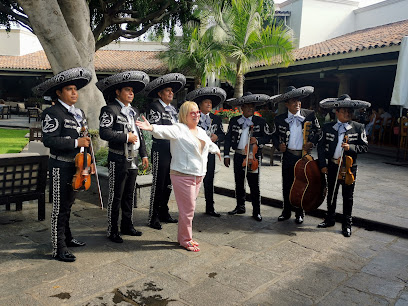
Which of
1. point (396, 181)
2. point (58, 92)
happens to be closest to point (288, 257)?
point (58, 92)

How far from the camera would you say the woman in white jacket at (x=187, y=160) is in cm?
416

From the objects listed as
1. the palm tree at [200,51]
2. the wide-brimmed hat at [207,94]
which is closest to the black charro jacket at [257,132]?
the wide-brimmed hat at [207,94]

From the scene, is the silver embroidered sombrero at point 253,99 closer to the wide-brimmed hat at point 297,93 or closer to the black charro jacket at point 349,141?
the wide-brimmed hat at point 297,93

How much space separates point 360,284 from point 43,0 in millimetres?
6951

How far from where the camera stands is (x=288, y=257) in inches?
165

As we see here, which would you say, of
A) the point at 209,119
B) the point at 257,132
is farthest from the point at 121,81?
the point at 257,132

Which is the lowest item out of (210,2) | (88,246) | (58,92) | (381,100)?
(88,246)

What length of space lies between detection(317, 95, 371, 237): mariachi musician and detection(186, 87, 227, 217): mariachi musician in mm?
1519

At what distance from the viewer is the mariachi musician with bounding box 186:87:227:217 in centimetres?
542

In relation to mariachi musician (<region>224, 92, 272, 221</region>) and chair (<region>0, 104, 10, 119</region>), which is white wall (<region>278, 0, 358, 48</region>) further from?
mariachi musician (<region>224, 92, 272, 221</region>)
..............................
- _Given request_: Reproduce every one of the records above word for word, and leave out the pictures.

- _Answer below_:
Which of
1. point (396, 181)
2. point (58, 92)
happens to be closest to point (288, 257)?
point (58, 92)

How far from the camera would you say the woman in white jacket at (x=187, y=160) is in cm?
416

From the objects listed as
1. the palm tree at [200,51]
2. the wide-brimmed hat at [207,94]
which is closest to the black charro jacket at [257,132]?
the wide-brimmed hat at [207,94]

From the scene, is the silver embroidered sombrero at point 253,99 closer to the wide-brimmed hat at point 297,93 or closer to the black charro jacket at point 349,141?
the wide-brimmed hat at point 297,93

How much space separates point 360,284 from point 43,0 in millimetres?
6951

How far from where the camera stands is (x=288, y=257) in inches?
165

As we see here, which would you say, of
A) the point at 209,119
B) the point at 257,132
is farthest from the point at 121,81?
the point at 257,132

Which is the lowest item out of (210,2) | (88,246) | (58,92) | (381,100)?
(88,246)

What length of space lies between detection(317, 95, 371, 237): mariachi musician and detection(186, 87, 227, 217): mariachi musician in mm?
1519

At what distance from the viewer is the mariachi musician with bounding box 186:87:227:217 in centimetres?
542

In relation to mariachi musician (<region>224, 92, 272, 221</region>) and chair (<region>0, 104, 10, 119</region>), which is white wall (<region>278, 0, 358, 48</region>) further from?
mariachi musician (<region>224, 92, 272, 221</region>)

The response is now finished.